Alıntı:
---
15 Mart 2015 Pazar

CGS içinde YGS


CGS içinde YGS


 

Bugün 15 Mart 2015 Pazar. Üniversite imtihanının birinci basamağı bugün yapılıyor. Bu münasebetle bugün eski bir yazıyı yeni düzenlemesiyle yayınlamak istiyoruz.

 

***

 

   Meryemler Ankara’da yaşıyorlardı. Mehmetçik Lisesine gidiyordu. Çok çalışmıştı. Nihayet büyük gün geldi. Sınav yeri olarak gecekondu mahallesinde bir yıkık-dökük İlköğretim Okulu çıkmıştı.

 

   Üstelik ilkokul birinci sınıf öğrencilerinin küçücük sıralarında zor şartlarda sınava girecekti. Ama nasılsa sonunda iyi bir üniversite ve mutlu bir ömür olmayacak mıydı? Şartlar zorda olsa önemli olan sınavdı ve önemli olan başarılı olmaktı. Gerisinin aslında çokta önemi yoktu.

 

   Üç saatlik sınav deyip geçmeyin, bir insanın bütün hayatı bu üç saatlik sınavda belirleniyor. İyi bir iş, kariyer, iyi bir eş, hatta çocuklar, iyi bir ev ve araba... hatta iyi bir çevre, belki de başbakanlık, cumhurbaşkanlığı, hep bu üç saatlik YGS sınavının sonucuna göre belirlenmiyor mu ?

 


   Arkadaşlar,

   Bu dünya hayatı da bir YGS değil mi? Ortalama 60-70 yıllık ömrümüzde, Yaradan’a karşı kulluk sınavındayız. ÖSS’de veya şimdiki adıyla YGS’de olduğu gibi herkese aynı sorular, yani kim daha iyi kulluk sergileyecek?
---
Veri bloğu:

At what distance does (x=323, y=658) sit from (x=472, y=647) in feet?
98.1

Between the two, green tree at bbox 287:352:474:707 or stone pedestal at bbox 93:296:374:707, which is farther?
---
İstenenler:
1. YGS yazısında eski bir yazının neden bu gün yeniden yayımlandığını bir ile üç cümle arasında açıklayın.
2. YGS yazısına göre Meryem'in sınav yeri olarak hangi okul çıkmıştı?
3. YGS ile kulluk sınavını karşılaştıran yazıyı son cümlesinden itibaren sürdürün.

Cevaplar:
1. Yazının tarihi olan 15 Mart 2015 Pazar günü üniversite sınavının birinci basamağı yapılmaktadır. Bu münasebetle eski bir yazı yeni düzenlemesiyle yayımlanmıştır.

2. Gecekondu mahallesindeki yıkık dökük bir ilköğretim okulu.

3.
 

   ÖSS’de kazanç, dünyada rahat bir ömür; dünya hayatımızdaki CGS’yi (Cennete geçiş Sınavı) sınavını kazanınca sonu olmayan, ölüm, yaşlılık, hastalık ve çalışmanın olmadığı ebedi bir cennet yaşamı...  Kaybetme olayı çok vahim...

 

   Hani demiştik ya, Meryem zor şartlardaki bir okulda ÖSS’ye girdi diye. ALLAH bu dünya sınavına bazılarını zengin bir ailede, kimisini fakir, kimini babasız, görme engelli ve benim gibi tekerlekli sandalyede... gönderiyor.

 

   Eğer dünyanın aslında, o LYS yapılan okul gibi geçici bir sınav mekanı olduğunu anlayabilsek keşke; aslında herkes bir gün öleceğini biliyor ama neden böyle hırsla mala, paraya bağlanıyor? 

 

Biz engellilerde hasta bedenlerimiz ile dünyadaki tüm insanlar gibi sabır ve şükür imtihanındayız. LYS de engelli, engelsiz tüm öğrencilere aynı sınav olduğu gibi dünya CGS imtihanında da tüm insanlara soru aynı:

 

HER AN, HER OLAYDA SABIR VE ŞÜKÜR ...

 

Allah mutlak adaleti ile tabii ki sabreden, şükreden ve ibadet eden engellilere herkesten daha fazla sevap veriyor ama bize ayrı muamele yok...

 

YANİ BİZ ENGELLİLER İBADETLER VE NAMAZDAN MUAF DEĞİLİZ.

 

    ALLAH herkese dünyanın bir sınav oldugunu, herşeyin ve herkesin bir sonu olduğunu görüp, dünyanın geçici ve fani olduğu gerçeğini anlamayı nasip etsin. İmanımızı artırsın.

 

Geçen yolda karşılaştığım akraba bir genç meraklı meraklı hastalığımı sordu. Kısaca anlattım ama hayatımı merak ettiysen diye internet sitesini söyledim.

 

Genç, abi çok merak ettim, eve gideyim mutlaka okuyacam, dedi. Kendi kendime dedim o zaman: İnsanların hayat hikayesini merak ettiğimiz kadar, Allah Kuran’da ne anlatmış diye merak etmiyoruz, HAYRET!

 

Evinizde mutlaka vardır, Kur'an-ı Kerim Türkçe Meali okuyunuz inşallah.

 

Nelere vakit ayırmıyoruz ki...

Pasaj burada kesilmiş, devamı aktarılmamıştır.